## Assigned task
In the reader reviews, what award does one reviewer say the American Bar Association gave to Jim Crow's Children?

## Excerpted passage
● ● ● ● ● ● ●

Guest More than 1 year ago
It was very interesting to learn how far back these lawsuite went to try and get equality and equity for Black people. How sad that we just celebrated the 50th anniversary of the Brown vs. Board decision and yet there is more segregation in the schools than ever. Children need equal education and that means putting more money and resources into the 'have-nots' and sharing more of what is offered to the more affluent schools. This book tells the chilling examples of how we have let our children down.
Guest More than 1 year ago
This book is about a topic that has always interested me. I think that the segregation in schools over the past two centuries has caused a lot of undue pain. I only knew of a few major court cases before I read Jim Crow's Children. Plessy v. Ferguson and Brown v. Board were the only two that I had been taught. Knowing only very little, I thought that those were the only to cases about segregation in schools and that it ended quickly. Peter Irons did an a great job in describing and correctly documenting cases over two hundred years. Starting with Roberts v. City of Boston, he meticoulsy worked his way through the major cases. His book inculded Yick Wo v. Hopkins, Sweatt v. Painter and Missouri v. Jenkins. This book shows how well Irons can take complicated cases and hundreds of years to make a great book. The only negatative thing I would have to say about Jim Crow's Children would be the verbage. I know that it is not easy to take cases and make them understandable to the general public. But Iron's wrote like a lawyer. There were long, drawn out paragraphs and the cases meshed together. All in all, I enjoyed reading this book. I think the book deserved the Silver Gavel Award given by the American Bar Association. I would caution light readers that this book takes time and you may need to go back and re-read chapters to fully understand.

● ● ● ● ● ● ●

## Extracted information
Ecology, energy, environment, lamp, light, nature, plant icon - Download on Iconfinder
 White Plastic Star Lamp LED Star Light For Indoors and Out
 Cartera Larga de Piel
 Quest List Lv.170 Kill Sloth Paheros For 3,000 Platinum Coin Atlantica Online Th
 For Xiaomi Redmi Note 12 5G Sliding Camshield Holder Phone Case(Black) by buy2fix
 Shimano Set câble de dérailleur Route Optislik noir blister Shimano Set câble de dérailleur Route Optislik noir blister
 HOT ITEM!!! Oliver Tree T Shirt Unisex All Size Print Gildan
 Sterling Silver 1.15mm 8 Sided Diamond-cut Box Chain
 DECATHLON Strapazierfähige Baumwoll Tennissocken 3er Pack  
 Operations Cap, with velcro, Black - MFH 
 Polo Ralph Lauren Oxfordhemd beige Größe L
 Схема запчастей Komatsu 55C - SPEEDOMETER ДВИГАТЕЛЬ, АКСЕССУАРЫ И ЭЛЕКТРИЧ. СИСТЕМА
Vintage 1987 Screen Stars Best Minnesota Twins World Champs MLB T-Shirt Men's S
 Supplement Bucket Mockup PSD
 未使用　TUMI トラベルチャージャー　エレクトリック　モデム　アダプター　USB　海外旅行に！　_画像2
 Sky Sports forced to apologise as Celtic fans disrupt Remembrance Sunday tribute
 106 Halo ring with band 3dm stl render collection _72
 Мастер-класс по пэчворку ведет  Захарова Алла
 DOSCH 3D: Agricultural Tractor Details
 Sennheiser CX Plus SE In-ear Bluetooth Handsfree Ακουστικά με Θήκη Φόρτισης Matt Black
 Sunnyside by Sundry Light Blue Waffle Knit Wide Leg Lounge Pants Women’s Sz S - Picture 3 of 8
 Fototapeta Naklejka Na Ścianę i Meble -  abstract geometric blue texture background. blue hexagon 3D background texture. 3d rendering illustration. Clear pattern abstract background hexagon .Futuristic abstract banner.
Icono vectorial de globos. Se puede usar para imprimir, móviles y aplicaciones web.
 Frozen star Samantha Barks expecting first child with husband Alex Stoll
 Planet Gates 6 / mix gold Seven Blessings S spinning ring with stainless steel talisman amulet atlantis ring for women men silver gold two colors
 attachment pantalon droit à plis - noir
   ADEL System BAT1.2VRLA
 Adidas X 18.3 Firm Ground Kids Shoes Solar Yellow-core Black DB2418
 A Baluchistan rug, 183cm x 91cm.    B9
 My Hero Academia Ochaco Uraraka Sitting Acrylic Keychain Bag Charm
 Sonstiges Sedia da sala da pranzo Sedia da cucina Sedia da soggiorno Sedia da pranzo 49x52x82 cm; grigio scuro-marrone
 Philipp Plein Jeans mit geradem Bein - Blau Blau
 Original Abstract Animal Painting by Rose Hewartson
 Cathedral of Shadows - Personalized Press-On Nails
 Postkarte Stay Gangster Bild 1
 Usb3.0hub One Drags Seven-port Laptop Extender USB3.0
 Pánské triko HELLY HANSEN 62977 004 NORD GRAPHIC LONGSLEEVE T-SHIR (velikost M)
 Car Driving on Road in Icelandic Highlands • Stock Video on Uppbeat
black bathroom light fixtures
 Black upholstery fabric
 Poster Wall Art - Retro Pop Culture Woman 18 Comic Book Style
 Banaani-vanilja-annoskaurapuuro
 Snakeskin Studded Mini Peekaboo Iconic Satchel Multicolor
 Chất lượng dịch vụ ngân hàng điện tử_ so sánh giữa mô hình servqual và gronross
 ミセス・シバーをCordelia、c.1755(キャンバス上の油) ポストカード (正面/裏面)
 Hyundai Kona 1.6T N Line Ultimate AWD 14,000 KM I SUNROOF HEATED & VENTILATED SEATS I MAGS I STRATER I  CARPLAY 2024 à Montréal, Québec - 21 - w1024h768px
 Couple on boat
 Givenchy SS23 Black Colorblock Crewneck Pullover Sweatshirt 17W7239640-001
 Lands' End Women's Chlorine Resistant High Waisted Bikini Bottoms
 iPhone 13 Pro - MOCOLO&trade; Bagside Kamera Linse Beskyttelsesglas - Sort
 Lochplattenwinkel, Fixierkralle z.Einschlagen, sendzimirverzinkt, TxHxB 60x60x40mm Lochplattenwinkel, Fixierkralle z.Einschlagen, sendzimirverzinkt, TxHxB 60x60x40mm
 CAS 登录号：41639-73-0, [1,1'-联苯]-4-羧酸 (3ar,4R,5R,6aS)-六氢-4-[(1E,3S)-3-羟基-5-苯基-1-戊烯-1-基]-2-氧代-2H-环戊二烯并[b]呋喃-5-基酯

● ● ● ● ● ● ●

## Answer box
The Silver Gavel Award.